Вопросы жизненной важности со временем решились сами, а лично Оте путешествие почти ничего не принесло. Захоти он, можно было бы поговорить с Мухатией-тя пополудни — вдруг Дом Вилсинов возьмет его назад до окончания договорного срока. Да мало ли в городе мест, где можно отработать еду и жилье? Перед ним лежал целый мир. Можно было бы даже воспользоваться письмом Орая Ваухетера и стать посыльным. Если бы не Лиат, Маати и жизнь, которую он выстроил под именем Итани Нойгу.
Ота задумчиво жевал ломтики сушеных яблок и слив, отмечая, как меняется вкус. А она не так уж плоха — жизнь Итани Нойгу. Немудреная работа, в которой он знал толк. Чуть больше усилий, и он легко получил бы место в торговом доме, у какого-нибудь чиновника или в любом из сотни других мест, где требовался бы человек со знанием азбуки и приветливым лицом. Полгода назад ему этого хватило бы. Ота или Итани? Вопрос все еще висел.
— Проснулся, — произнес тихий голос. — А дома еще никого. Вот и славно. Нам с тобой есть о чем поговорить.
Бессемянный прислонился к книжному шкафу, скрестив руки. Темные глаза смотрели оценивающе. Ота сунул в рот последнюю сливу и принял позу приветствия, уместную для простолюдина в адрес представителя утхайема. Насколько он знал, этикет обращений к андату на грузчиков не распространялся. Бессемянный отмел приветствие и выплыл вперед, шелестя шелковым черно-синим одеянием.
— Ота Мати, — произнес он. — Ота Неклейменый. Слишком мудрый для поэта и слишком глупый для клейма. Так вот ты каков.
Ота встретил взгляд мерцающих черных глаз и почувствовал, что краснеет.
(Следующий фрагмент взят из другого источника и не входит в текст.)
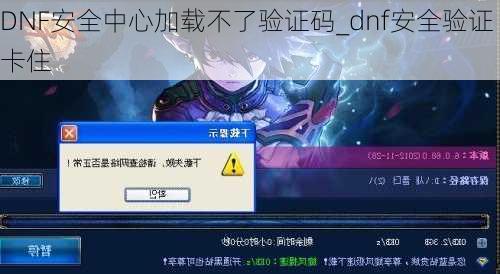 DNF安全中心加载不了验证码_dnf安全验证卡住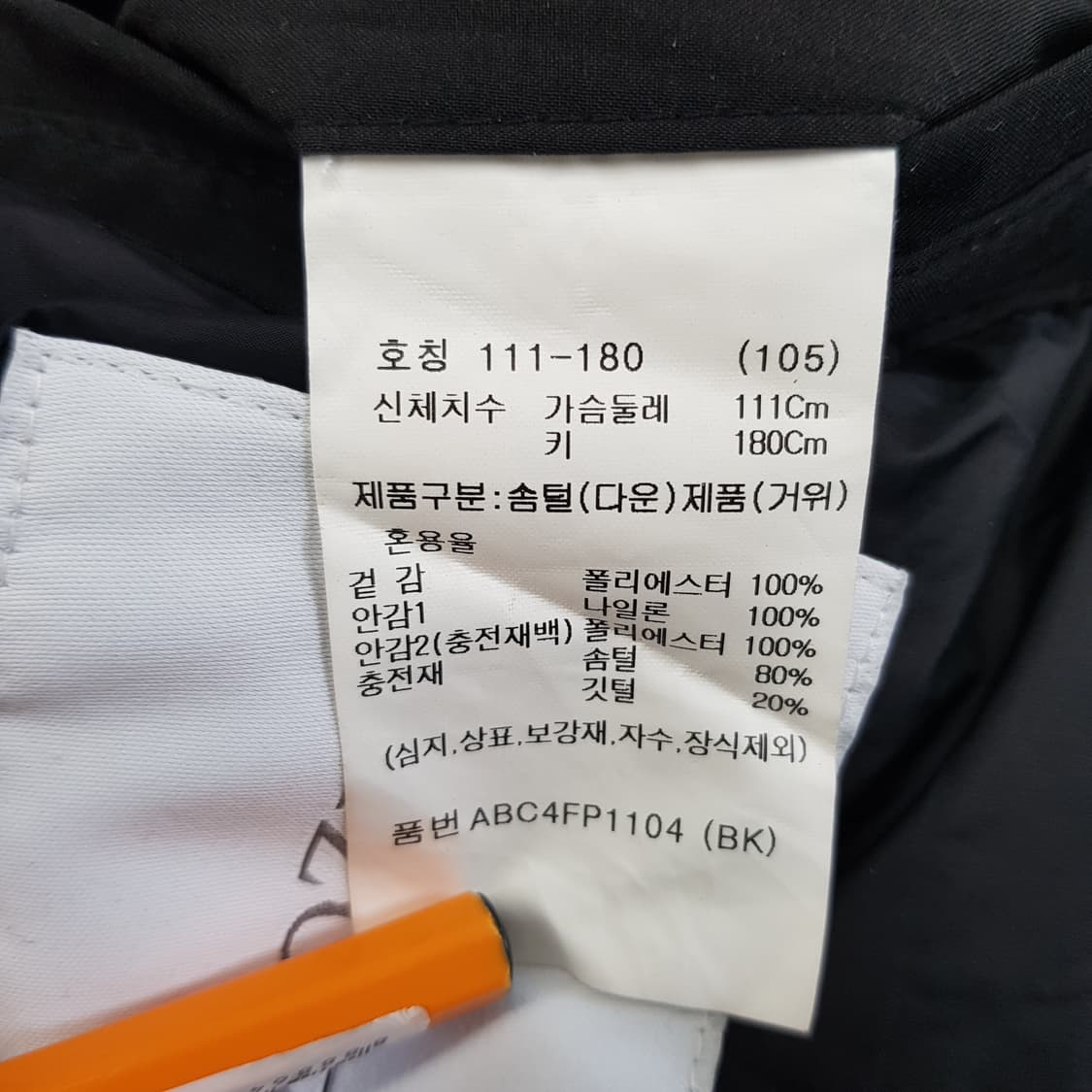 지오지아 다운 점퍼 롱 패딩 L 사이즈 상품이미지4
Слова возражения вертелись на языке, тело замерло в полупозе, но что-то в бледном лице-маске андата остановило его. Он опустил руки.
— То-то, — сказал Бессемянный. — Я надеялся, что ты не станешь отпираться. Время, знаешь ли, поджимает.
— Как ты узнал?
— Слушал. Хитрил. Обычный порядок действий для того, кто хочет выведать тайну. Ты уже виделся с Лиат?
— Еще нет.
— А что случилось, уже знаешь, да? Насчет черепицы.
— Маати рассказал.
— Черепица неспроста упала, — проговорил андат. — Ее сбросили.
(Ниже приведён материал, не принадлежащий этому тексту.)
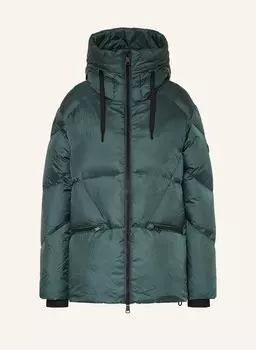 Легкий пуховик болонья Reset, синий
Ота нахмурился, зная, что андат смотрит на него, вчитывается в лицо и движения. Он напустил на себя будничный вид — не без труда.
— Ты?
— Нет, боги упаси, — отозвался Бессемянный, усаживаясь на кушетку и поджимая ноги, словно на встрече старых друзей. — Во-первых, я не стал бы этого делать. А если б и стал, то не промахнулся бы. Нет, это работа Вилсина и его людей.
Ота наклонился вперед, не сдерживая улыбку. Андат не шелохнулся, даже не вздохнул.
— Ты знаешь, что у меня нет ни одной разумной причины тебе верить.
— Верно, — отозвался андат. — Но сначала выслушай все, что я скажу, чтобы если уж усомниться, то во всем сразу.
— У Вилсина-тя нет причин желать Лиат зла.